L’intervallum costituiva uno dei tre elementi fondamentali di un campo o di una fortificazione, insieme alla barriera protettiva del vallum e all’area che ospitava l’accampamento vero e proprio. La sua funzione era quella di tenere lontani i nemici dalle prime file di tende o di baraccamenti all’interno del campo e di consentire un’uscita veloce e ordinata delle truppe.

Tramite l’intervallum si poteva anche accedere agevolmente agli ascensus, le scalette di accesso alle mura o al vallum. L’ampiezza dell’intervallum, ossia la distanza tra il vallum e la linea delle prime tende o edifici interni, era relazionata alla gittata delle armi usate dal nemico.

Secondo gli storici Polibio e Igino, come per altro confermato dai resti archeologici dei castra (castrum), essa era proporzionale al lato del quadratilatero occupato dagli acquartieramenti. Nel campo descritto da Polibio, in età repubblicana, la fascia dell’intervallum era pari a un ottavo del lato dell’area utile, mentre in quello descritto da Igino, in età imperiale, era pari a un decimo.

Il tracciamento dell’intervallum veniva realizzato quasi alla fine delle operazioni di impianto dell’accampamento, dopo aver posizionato le tende del console nel punto in cui la vista era migliore, dopo aver tracciato le strade principali e deciso le dimensioni del castrum. Spesso lungo i bordi dell’intervallum correvano canali coperti di drenaggio delle acque piovane provenienti dalla parte centrale del campo, da far defluire nel fossato. In zone adiacenti a esso si trovavano anche le ablutiones e le latrine, quest’ultime alimentate dalle acque reflue dell’accampamento. In molte fortezze anche i forni venivano collocati all’interno dell’intervallum.

Il campo di epoca repubblicana descritto da Polibio era interamente circondato da un intervallum di larghezza non inferiore ai 240 piedi romani (2 actus). 
Dai resti dei campi romani, in particolare di quelli della Spagna settentrionale, l’ampiezza dell’intervallum risulterebbe più contenuta rispetto a quella polibiana, mantenendosi mediamente sui 90 piedi, con punti in cui si riduceva sino a poco più di 15.

In epoca imperiale, il campo descritto da Igino Gromatico si presentava con pianta pressoché rettangolare e con larghezza pari ai due terzi della profondità, mentre l’ampiezza dell’intervallum si riduceva ad appena 60 piedi, contro i 240 del modello polibiano.

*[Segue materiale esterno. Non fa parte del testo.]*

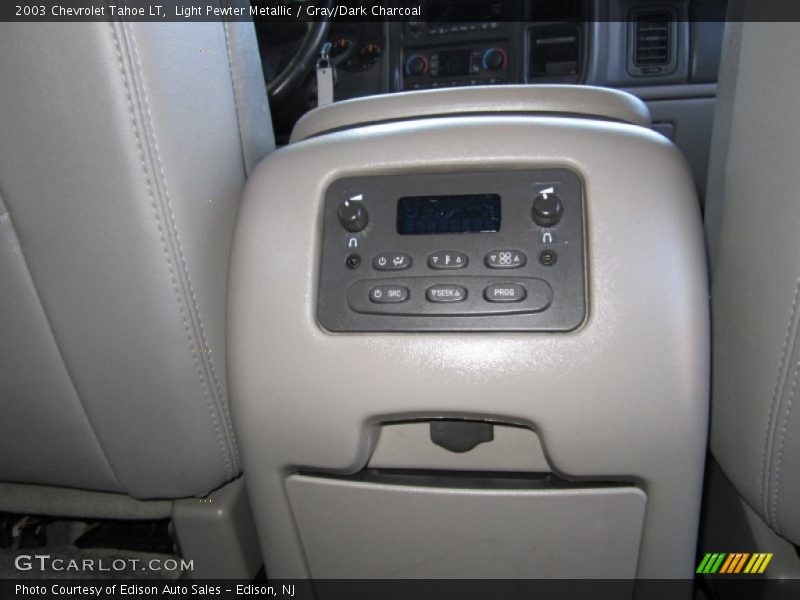 Light Pewter Metallic / Gray/Dark Charcoal 2003 Chevrolet Tahoe LT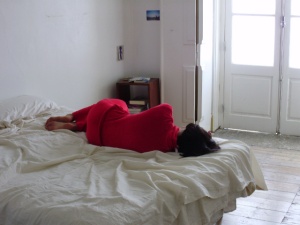 UM ROUPÃO VERMELHO SANGUE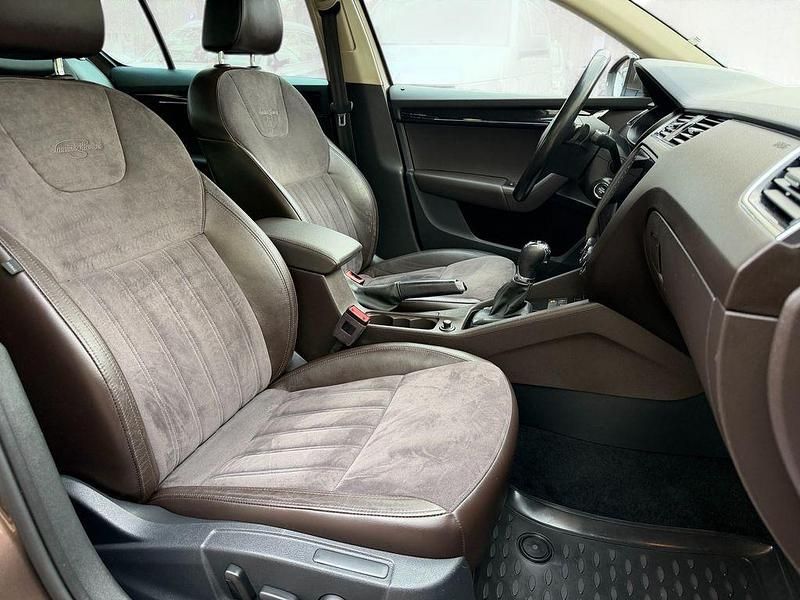 Gebraucht Skoda Octavia LAURIN & KLEMENT 184 PS (135 kW) 2018 Braun Limousine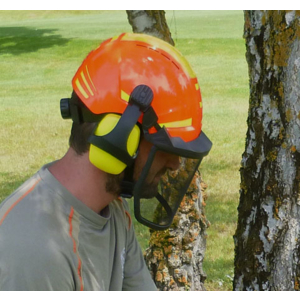 casque de protection forestier pour bucheron équipé de la technologie « CrashBox® »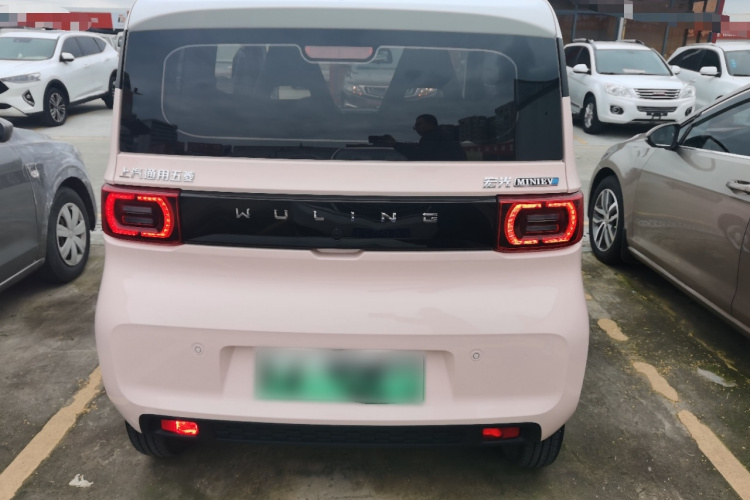 五菱汽车 宏光MINIEV 2022款 马卡龙臻享款 磷酸铁锂车身外观6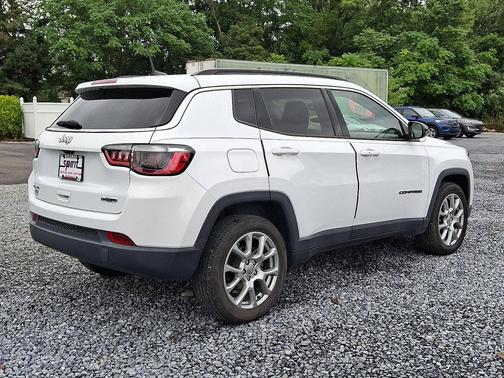2022 Jeep Compass Latitude Lux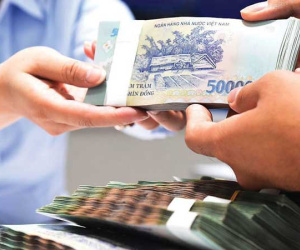 Lãi suất tiết kiệm thấp kỷ lục, dân ít gửi tiền vào ngân hàng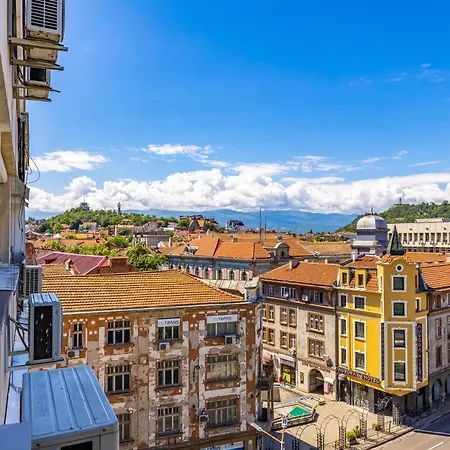 Sunset 2br Street Parking Included Апартамент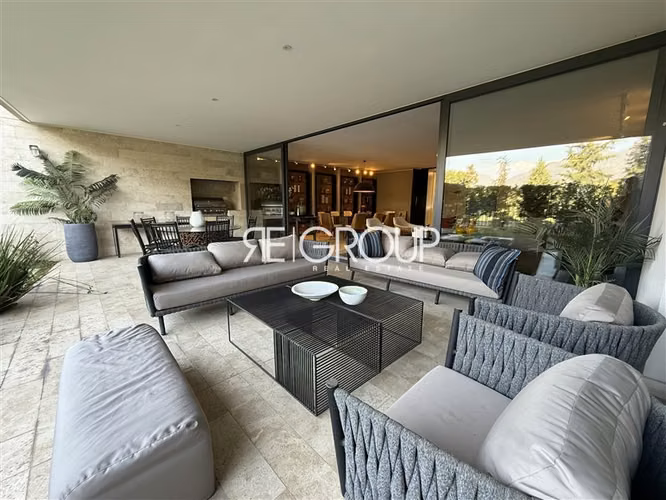Departamento con zócalo en venta de 3 dorm. en Lo Barnechea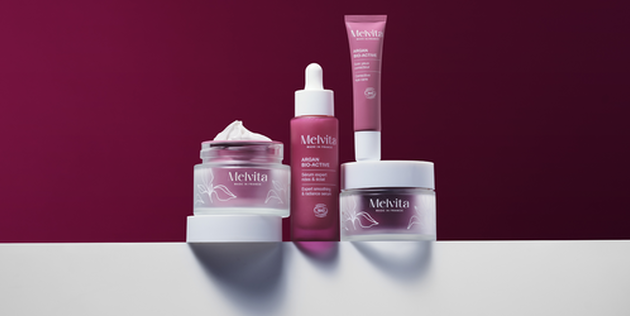 pr&eacute;sentation de tous les produits de la gamme Argan Bio Active : s&eacute;rum, cr&egrave;me de jour et cr&egrave;me de nuit, et contour des yeux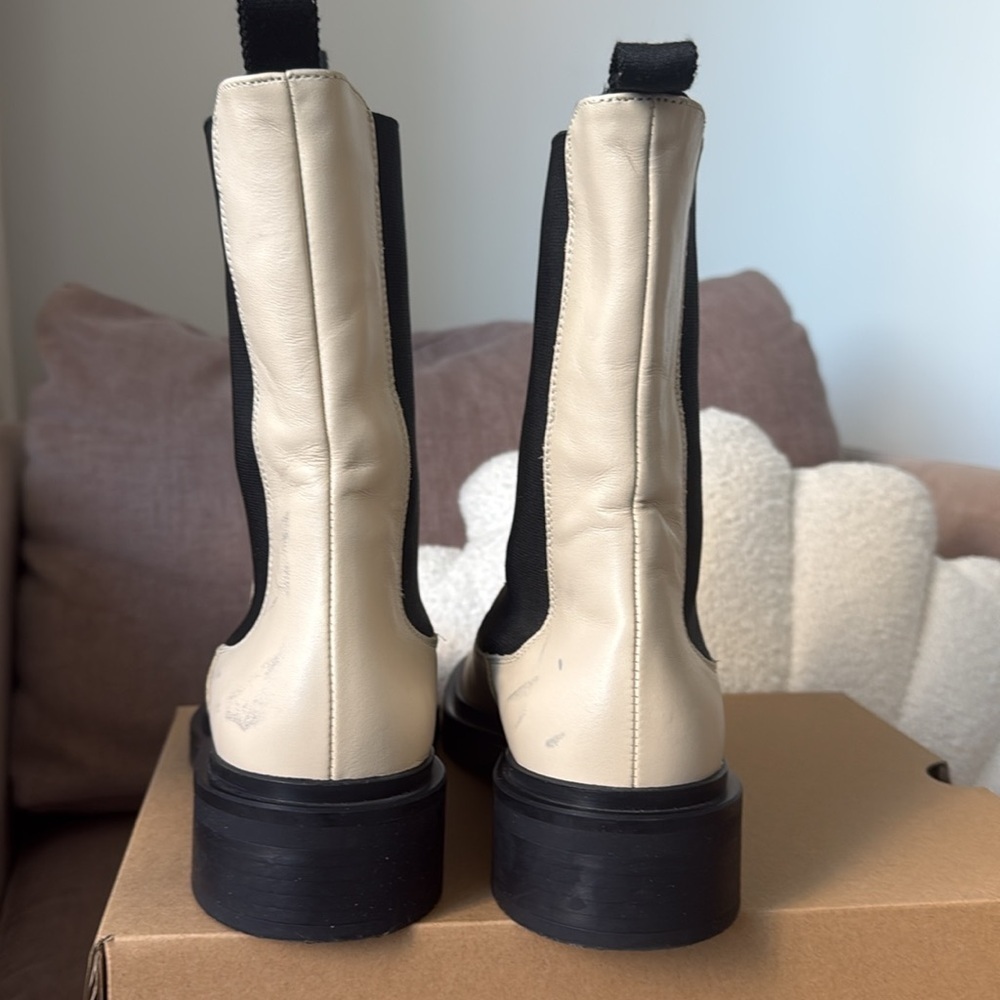 Massimo Dutti Women’s Chelsea Boots Size EU 39 / US 8.5
Cream / Off-white - Picture 9 of 12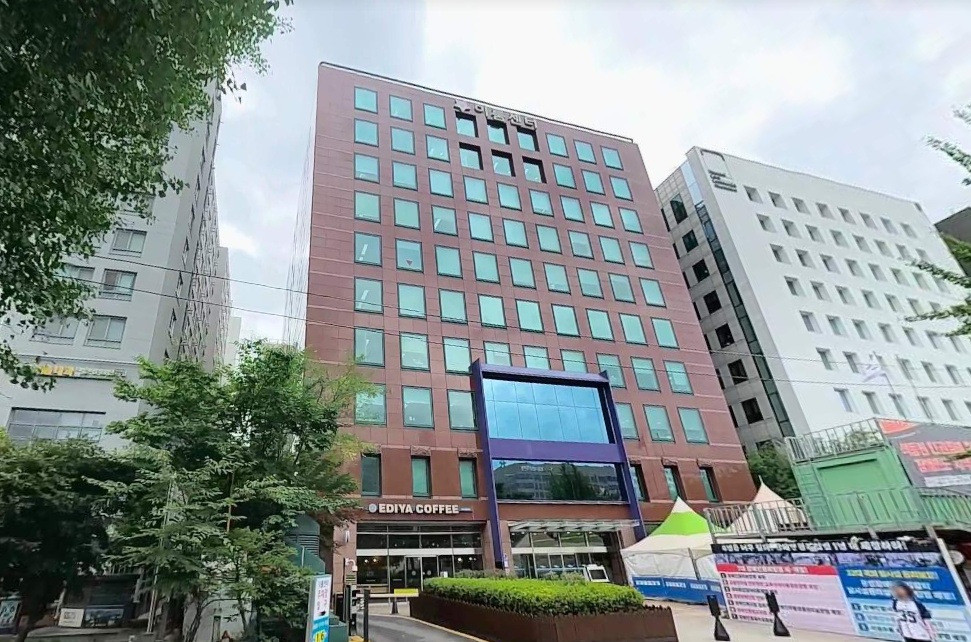 이룸센타빌딩 외관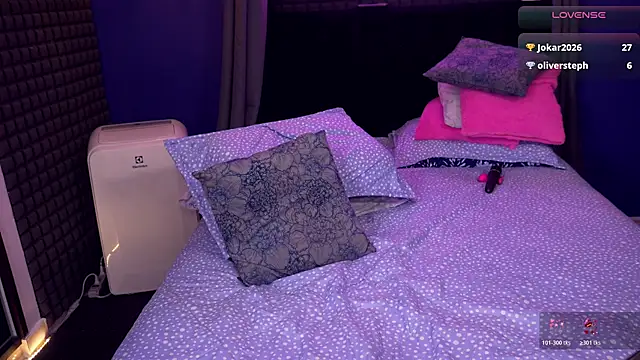 bull vixen2001 online show from February 21, 10:55 pm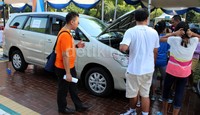Selain itu konsumen juga bisa mendapatkan asuransi Garda Oto serta fasilitas tambahan berupa Free layanan Emergency 24 jam di jalan dari Astraworld bagi pelanggan yang membeli mobil merek Astra.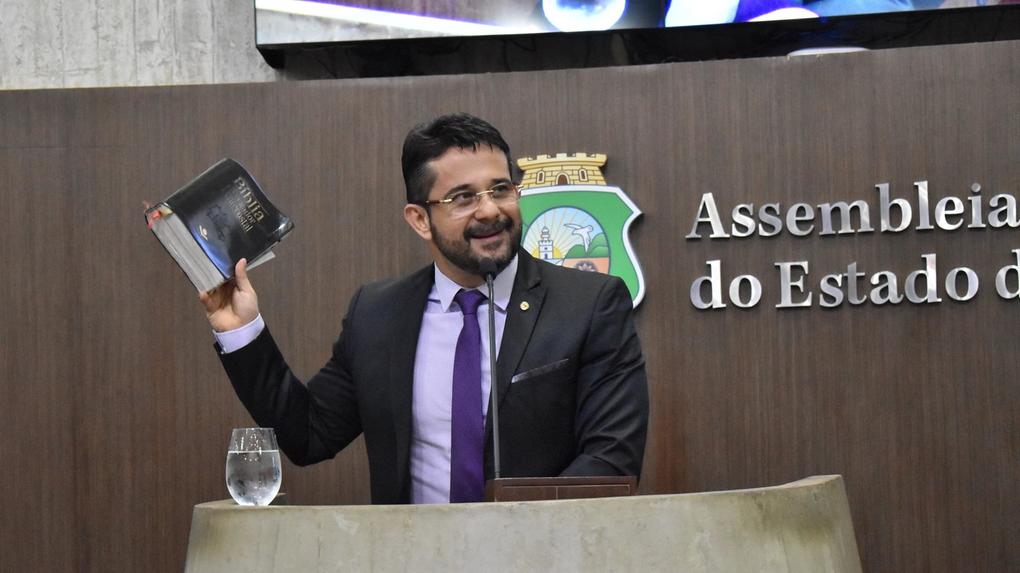 Apóstolo Luiz Henrique criticou o uso do nome de Deus nas eleições do ano passado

Ciò era dovuto al fatto che nelle immediate vicinanze dell’intervallum si trovavano le tende delle legioni, considerate le milizie più affidabili per difendere il vallum e disposte per coorti intorno alle altre tende, divise da queste ultime da una strada di uguale larghezza (la via sagularis) che correva parallelamente all’intervallum, tutto intorno al perimetro del accampamento.

Nel tardo Impero, il campo e la fortezza assunsero uno schema simmetrico con chiara vocazione difensiva. L’ampiezza dell’intervallum pare ampliarsi fino a giungere ai 300 o persino ai 400 piedi, dimensione dettata molto probabilmente dalla notevole gittata degli archi compositi dell’epoca, di ridotte dimensioni e alta potenzialità. Intorno al X secolo lo spazio che separava il fossato dagli attendamenti della fanteria risulterebbe di 132 piedi.

Bibliografia

Cascarino G., Castra. Campi e fortezze dell’esercito romano, Città di Castello (PG), 2009; Clausetti E., L’ingegneria militare dei Romani, Roma, 1942; Lenoir M. (a cura), Pseudo-Hygin. Des fortifications du camp, Paris, 1979; Luttwak E., La grande strategia dell’Impero Romano, Milano, 1994; Musti D. (a cura), Polibio. Storie, vol. VI, Milano, 1993.